Injury-prone Ireland flanker Jerry Flannery sees his Rugby World Cup campaign ended by a calf problem. On the field, Dan Parks kicked Scotland to a 15-6 victory over Georgia, Canada came from behind to defeat Tonga 25-20 and Samoa routed Nambia, with winger Alesana Tuilagi bagging a hat-trick during a 49-12 win.

South Africa crushed England 36-0 in their Rugby World Cup Pool A clash at the Stade de France in Paris. England's deficiencies were ruthlessly exposed by South Africa at the Stade de France, the Springboks condemning the reigning champions to a record World Cup defeat. The Webb Ellis Trophy holders were swept aside as South Africa took charge through first-half tries from flanker Juan Smith and wing JP Pietersen. Pietersen added his second try after the break, while fullback Percy Montgomery added 18 points from the boot and centre Francois Steyn also landed a penalty. In World Cup terms, it eclipsed England's previous record loss - 44-21 against South Africa - in the same stadium eight years ago. The two sides would meet again in the final of the tournament where the Springboks would again triumph - 15-6 - to lift the sport's biggest prize.

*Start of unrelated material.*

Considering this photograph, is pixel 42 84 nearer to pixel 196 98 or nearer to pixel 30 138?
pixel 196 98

Argentina were invited to join the Tri-Nations from 2012 to create a new "Four Nations" Championship. SANZAR, the umbrella group representing South Africa, New Zealand and Australia, opened the door to the Pumas provided they could guarantee the participation of their best players as well as a number of financial measures.

New Zealand's Rob Fisher resigned as deputy chairman of the International Rugby Board in the fall-out from the country's loss of planned 2003 Rugby World Cup hosting rights. New Zealand was removed as co-host in April of the same year when the International Rugby Board gave Australia the sole rights to stage the 48-match, 20-team tournament. Under an initial agreement, New Zealand was expected to host 23 matches, including a semi-final, with the opening match and final hosted by cup holder Australia. But the NZRFU refused to sign off on the co-host agreement in March, saying it could not deliver on tournament demands to provide stadiums that were free of advertising and comply with corporate seating entitlements.

A teenaged Barry John gave notice of his rising stock with a man-of-the-match display that included a brilliant try and a drop goal for Llanelli in their 17-13 defeat of a star-studded Irish Wolfhounds XV at Stradey Park.

Lord Ranfurly's eponymous Shield was awarded to the unbeaten Auckland side who become the first successful defenders of the prize.

The RFU issued a statement effectively cancelling all senior fixtures for the duration of the War but encouraging the arrangements of impromptu matches that "do not interfere with national duties."

New Zealand beat Australia 31-8 in Dunedin in the first post-war Test match staged on Antipodean soil.